Il Congresso, insomma, è un’occasione. Per guardarsi intorno, per capire cosa pensano dei tuoi stessi problemi gli altri che - intorno a te - vivono la tua stessa realtà. Per constatare che la professione dell’avvocato è in continuo cambiamento, e che essere conservatori per principio non serve. Il Congresso consente di guardare quello che è evidente e che tutti già sappiamo (anche se poi magari focalizziamo lo sguardo su pagliuzze più lontane): c’è – prima di tutto - un rapporto inscindibile tra la professione forense e la giustizia.
Nulla di retorico, sia chiaro: è tutto molto concreto. Quando cambia la funzione giustizia, come servizio reso ai singoli e alla collettività, cambia la nostra professione. Se la giustizia entra in crisi, se c’è una fuga dal processo, se cadono i numeri dei ricorsi, se il giudizio non è in grado di dare risposta alle esigenze di chi ne è parte, tutto ciò si riflette direttamente sulla professione. E, d’altro canto, se si abbassa il livello di competenza e di serietà professionale, se si deprime l’impegno e l’entusiasmo degli avvocati ose si perde la stessa identità della professione, non è solo un problema degli avvocati: è il funzionamento della giustizia che ne risulta leso.
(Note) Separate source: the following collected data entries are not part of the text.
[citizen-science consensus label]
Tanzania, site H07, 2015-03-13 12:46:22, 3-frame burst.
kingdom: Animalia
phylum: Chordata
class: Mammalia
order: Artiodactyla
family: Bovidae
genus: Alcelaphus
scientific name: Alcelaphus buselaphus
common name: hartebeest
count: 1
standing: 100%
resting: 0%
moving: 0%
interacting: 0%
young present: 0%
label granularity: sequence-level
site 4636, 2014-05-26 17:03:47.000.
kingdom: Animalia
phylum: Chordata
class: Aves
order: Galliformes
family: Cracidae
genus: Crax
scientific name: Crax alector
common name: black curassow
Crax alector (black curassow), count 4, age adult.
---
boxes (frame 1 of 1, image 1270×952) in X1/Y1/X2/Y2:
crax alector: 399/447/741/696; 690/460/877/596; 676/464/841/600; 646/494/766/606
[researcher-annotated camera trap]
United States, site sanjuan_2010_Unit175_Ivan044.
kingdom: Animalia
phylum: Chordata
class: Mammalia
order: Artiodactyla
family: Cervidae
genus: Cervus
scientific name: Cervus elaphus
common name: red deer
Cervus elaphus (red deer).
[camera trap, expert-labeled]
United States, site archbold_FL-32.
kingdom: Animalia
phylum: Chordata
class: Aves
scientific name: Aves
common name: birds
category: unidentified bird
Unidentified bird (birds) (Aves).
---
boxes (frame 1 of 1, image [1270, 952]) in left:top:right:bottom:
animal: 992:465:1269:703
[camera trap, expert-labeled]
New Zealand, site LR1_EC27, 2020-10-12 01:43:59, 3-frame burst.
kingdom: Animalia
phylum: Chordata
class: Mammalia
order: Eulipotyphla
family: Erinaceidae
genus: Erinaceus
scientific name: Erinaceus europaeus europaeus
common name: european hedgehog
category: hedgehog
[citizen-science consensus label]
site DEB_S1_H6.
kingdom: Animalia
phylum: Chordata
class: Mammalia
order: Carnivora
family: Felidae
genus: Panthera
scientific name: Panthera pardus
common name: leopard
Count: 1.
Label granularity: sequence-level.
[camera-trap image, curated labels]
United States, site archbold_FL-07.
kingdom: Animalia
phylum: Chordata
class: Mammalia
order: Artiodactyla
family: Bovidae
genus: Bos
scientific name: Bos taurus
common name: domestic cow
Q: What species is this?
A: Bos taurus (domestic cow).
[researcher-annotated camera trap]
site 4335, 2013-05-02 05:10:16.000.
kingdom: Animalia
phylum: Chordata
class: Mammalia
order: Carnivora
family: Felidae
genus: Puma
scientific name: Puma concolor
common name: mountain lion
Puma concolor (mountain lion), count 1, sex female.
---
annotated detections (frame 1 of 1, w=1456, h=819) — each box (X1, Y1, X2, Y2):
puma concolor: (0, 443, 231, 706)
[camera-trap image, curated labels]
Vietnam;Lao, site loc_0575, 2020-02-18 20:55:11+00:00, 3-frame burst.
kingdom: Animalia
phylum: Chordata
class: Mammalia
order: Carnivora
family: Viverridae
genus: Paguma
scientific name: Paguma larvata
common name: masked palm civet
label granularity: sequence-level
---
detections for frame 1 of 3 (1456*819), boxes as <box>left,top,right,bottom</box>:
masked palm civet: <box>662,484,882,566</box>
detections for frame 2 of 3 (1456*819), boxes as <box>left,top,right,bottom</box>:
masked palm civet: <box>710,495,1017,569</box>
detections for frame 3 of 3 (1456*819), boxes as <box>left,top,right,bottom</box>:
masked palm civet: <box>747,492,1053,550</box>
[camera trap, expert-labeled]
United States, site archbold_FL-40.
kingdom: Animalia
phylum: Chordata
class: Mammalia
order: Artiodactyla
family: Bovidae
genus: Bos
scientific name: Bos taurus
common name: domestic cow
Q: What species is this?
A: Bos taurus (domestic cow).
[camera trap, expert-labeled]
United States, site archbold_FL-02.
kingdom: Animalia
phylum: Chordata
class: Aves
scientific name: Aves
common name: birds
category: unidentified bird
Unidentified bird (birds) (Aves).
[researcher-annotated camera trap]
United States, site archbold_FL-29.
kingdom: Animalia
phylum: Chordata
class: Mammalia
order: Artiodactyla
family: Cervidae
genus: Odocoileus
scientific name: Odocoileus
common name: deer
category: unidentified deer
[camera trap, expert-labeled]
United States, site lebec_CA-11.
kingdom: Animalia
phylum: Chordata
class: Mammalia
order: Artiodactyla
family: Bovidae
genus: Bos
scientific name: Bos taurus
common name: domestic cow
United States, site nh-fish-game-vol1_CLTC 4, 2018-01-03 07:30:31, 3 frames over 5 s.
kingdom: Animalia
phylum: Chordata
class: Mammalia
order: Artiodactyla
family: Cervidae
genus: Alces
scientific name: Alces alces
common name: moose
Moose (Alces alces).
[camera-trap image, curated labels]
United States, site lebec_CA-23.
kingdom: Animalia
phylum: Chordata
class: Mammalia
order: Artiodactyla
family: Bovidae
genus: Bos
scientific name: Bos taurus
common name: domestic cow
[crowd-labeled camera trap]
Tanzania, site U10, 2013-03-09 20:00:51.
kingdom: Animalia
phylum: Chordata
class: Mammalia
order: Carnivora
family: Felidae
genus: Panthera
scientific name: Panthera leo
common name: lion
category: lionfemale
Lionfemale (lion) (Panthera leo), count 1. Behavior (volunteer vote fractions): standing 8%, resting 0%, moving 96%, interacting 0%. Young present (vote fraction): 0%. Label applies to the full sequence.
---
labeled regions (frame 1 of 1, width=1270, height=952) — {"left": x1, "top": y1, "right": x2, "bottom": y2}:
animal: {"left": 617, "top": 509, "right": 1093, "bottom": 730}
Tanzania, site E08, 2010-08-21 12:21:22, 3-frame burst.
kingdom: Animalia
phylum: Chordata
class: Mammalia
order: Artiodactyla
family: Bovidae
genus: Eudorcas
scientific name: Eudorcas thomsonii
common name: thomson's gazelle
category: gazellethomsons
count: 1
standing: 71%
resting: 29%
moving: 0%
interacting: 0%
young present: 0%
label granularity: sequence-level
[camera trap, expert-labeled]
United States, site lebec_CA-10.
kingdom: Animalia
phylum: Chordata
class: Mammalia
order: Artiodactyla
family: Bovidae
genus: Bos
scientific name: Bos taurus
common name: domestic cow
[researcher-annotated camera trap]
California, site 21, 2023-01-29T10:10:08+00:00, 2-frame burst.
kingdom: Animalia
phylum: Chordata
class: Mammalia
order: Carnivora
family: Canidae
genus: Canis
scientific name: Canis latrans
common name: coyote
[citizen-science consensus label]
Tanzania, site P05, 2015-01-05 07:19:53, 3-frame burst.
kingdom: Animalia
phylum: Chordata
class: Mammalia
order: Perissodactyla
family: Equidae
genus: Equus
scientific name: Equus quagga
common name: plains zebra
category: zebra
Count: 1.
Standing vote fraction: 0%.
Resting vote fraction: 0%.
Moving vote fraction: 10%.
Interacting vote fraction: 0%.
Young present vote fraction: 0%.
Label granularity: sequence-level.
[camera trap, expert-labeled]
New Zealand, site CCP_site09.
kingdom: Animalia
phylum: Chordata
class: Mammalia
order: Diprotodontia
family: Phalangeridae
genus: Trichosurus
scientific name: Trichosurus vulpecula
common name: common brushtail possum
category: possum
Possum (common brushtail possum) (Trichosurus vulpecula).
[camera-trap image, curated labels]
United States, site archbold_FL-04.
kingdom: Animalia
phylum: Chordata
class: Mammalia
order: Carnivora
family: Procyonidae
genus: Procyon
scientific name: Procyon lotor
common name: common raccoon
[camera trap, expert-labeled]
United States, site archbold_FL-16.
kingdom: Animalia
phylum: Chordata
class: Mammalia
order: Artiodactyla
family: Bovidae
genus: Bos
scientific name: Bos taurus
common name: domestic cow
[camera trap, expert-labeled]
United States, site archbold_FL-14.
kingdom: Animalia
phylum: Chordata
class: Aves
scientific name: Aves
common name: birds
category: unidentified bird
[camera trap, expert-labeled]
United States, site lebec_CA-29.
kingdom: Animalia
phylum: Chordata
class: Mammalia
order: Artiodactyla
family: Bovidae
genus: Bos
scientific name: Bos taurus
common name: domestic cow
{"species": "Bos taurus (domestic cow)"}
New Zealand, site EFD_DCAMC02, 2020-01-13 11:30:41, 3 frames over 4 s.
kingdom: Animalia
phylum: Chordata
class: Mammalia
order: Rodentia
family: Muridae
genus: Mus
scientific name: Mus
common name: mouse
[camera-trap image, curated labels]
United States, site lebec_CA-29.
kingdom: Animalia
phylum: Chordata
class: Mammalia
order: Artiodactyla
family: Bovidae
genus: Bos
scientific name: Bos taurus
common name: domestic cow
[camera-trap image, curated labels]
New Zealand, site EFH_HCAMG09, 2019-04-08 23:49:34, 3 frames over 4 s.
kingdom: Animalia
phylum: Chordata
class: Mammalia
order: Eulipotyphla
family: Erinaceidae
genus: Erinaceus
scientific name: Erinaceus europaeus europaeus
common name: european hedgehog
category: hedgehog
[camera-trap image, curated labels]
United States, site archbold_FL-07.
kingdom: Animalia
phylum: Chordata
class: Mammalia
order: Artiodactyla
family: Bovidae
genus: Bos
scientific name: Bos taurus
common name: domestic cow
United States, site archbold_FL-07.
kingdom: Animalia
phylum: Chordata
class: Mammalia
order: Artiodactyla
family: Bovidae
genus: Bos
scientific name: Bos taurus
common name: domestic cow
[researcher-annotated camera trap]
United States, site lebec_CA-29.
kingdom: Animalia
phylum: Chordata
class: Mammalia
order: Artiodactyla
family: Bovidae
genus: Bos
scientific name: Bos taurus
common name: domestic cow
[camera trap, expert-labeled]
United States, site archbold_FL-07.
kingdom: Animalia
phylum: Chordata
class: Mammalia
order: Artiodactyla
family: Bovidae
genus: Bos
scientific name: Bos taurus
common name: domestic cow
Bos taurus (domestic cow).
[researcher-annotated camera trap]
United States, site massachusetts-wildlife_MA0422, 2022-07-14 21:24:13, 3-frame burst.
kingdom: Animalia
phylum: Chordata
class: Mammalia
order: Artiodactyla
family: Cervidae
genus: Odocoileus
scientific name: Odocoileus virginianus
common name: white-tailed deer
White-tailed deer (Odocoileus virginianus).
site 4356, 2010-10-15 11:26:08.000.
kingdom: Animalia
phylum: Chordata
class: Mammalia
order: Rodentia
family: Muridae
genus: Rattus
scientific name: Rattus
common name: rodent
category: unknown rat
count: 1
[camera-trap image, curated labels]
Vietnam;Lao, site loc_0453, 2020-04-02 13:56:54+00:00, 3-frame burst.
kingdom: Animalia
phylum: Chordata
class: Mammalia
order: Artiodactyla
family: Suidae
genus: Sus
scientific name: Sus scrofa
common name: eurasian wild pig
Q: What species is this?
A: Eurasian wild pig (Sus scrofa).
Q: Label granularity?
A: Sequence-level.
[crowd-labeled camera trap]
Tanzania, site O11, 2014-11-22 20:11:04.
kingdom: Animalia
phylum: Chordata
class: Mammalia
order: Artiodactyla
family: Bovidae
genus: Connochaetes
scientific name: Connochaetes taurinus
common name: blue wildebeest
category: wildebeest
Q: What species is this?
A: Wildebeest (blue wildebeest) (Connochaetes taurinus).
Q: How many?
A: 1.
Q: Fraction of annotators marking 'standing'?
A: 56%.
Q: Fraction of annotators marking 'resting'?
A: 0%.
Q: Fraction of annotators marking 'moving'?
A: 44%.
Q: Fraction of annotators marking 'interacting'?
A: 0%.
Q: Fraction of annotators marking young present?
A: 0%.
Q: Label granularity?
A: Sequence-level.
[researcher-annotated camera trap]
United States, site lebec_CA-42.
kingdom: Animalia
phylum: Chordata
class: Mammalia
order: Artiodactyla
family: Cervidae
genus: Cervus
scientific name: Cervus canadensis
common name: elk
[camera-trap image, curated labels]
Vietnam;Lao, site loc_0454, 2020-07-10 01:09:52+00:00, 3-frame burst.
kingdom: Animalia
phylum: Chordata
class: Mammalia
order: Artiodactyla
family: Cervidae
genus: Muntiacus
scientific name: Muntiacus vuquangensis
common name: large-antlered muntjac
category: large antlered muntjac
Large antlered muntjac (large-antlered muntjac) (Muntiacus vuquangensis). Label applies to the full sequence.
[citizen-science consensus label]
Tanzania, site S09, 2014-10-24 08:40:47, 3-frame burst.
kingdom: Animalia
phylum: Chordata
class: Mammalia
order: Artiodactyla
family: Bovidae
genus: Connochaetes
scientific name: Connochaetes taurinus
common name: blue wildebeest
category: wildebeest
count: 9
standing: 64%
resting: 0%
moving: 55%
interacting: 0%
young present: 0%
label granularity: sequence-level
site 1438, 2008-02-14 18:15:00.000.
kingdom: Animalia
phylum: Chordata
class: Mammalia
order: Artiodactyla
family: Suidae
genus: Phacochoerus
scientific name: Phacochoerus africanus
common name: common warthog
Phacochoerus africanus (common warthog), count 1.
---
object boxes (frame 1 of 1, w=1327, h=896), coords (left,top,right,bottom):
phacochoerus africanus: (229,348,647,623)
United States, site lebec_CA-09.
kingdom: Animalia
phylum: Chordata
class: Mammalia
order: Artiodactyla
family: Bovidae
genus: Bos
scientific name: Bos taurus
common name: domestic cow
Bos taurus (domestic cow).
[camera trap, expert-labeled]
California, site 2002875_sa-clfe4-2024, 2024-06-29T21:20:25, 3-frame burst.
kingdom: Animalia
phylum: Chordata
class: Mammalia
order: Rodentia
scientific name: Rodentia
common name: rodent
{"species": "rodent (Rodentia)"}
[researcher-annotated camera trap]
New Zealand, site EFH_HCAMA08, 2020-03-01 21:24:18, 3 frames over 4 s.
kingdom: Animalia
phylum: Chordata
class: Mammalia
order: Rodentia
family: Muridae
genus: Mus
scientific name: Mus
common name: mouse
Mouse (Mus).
Viviamo un momento di riforme. Forse in larga parte imposte, ma sono riforme importanti: nel processo civile, in quello penale, nel tributario, perfino nel tradizionale mondo della giustizia amministrativa.
Chi ha la responsabilità di tali riforme – non contano colori politici e avvicendamenti al vertice - non può fare a meno di coinvolgere l’avvocatura. E l’avvocatura non può disimpegnarsi sui contenuti delle riforme. Non c’entrano privilegi da mantenere (ma quali?), né quantità di cause che debbano rimanere pendenti per garantire un reddito a chi le patrocina (se ancora qualcuno crede che funzioni così). C’entra la necessità di essere insieme nel cercare i modi per migliorare la situazione attuale. C’entra, per noi avvocati, l’essere responsabili di una funzione che concorriamo ad assicurare.
Cercare di migliorare spesso vuol dire cambiare, con tutte le difficoltà di adattamento che ne derivano. E niente può essere a priori sottratto al cambiamento perché tutto deve adeguarsi a un mondo che cambia.
È bastata una generazione per renderlo evidente. Avrei dovuto cercare in un catalogo gli hotel (o rivolgermi a un’agenzia di viaggi), procurarmi una piantina di Lecce, prenotare per telefono inviando vaglia postali, muovermi per aeroporti e stazioni portandomi dietro libretti di orari e appunti e ricevute, girare con una quantità di contanti, munirmi comunque di un salvadanaio di gettoni telefonici e sperare di trovare cabine a volontà per ogni contatto con chiunque, colleghi, clienti, familiari; al limite, concordare con un portiere d’albergo l’arrivo – alle frontiere della tecnologia – di qualche fax traslucido, leggibile solo in controluce e irrimediabilmente arrotolato. E comunque lo studio mi avrebbe dato per disperso fino al mio ritorno… Insomma, se cambia così profondamente il modo di vivere e di lavorare, come possono non cambiare la professione e la giustizia?
Certo, i discorsi sull’intelligenza artificiale – a parte quel che significhi davvero - mettono francamente un po’ di preoccupazione: se aumentano i casi in cui l’attività dell’avvocato diventa un lavoro “in automatico”, non credo che la nostra professionalità migliori. Ma, in ogni caso, è uno sviluppo cui non serve opporsi; si impone da sé. Si deve invece esserne consapevoli. Non per lamentarsene, ma per provare a usare al meglio ciò che di nuovo è disponibile, salvaguardando i valori di fondo nell’evoluzione del mondo in cui viviamo.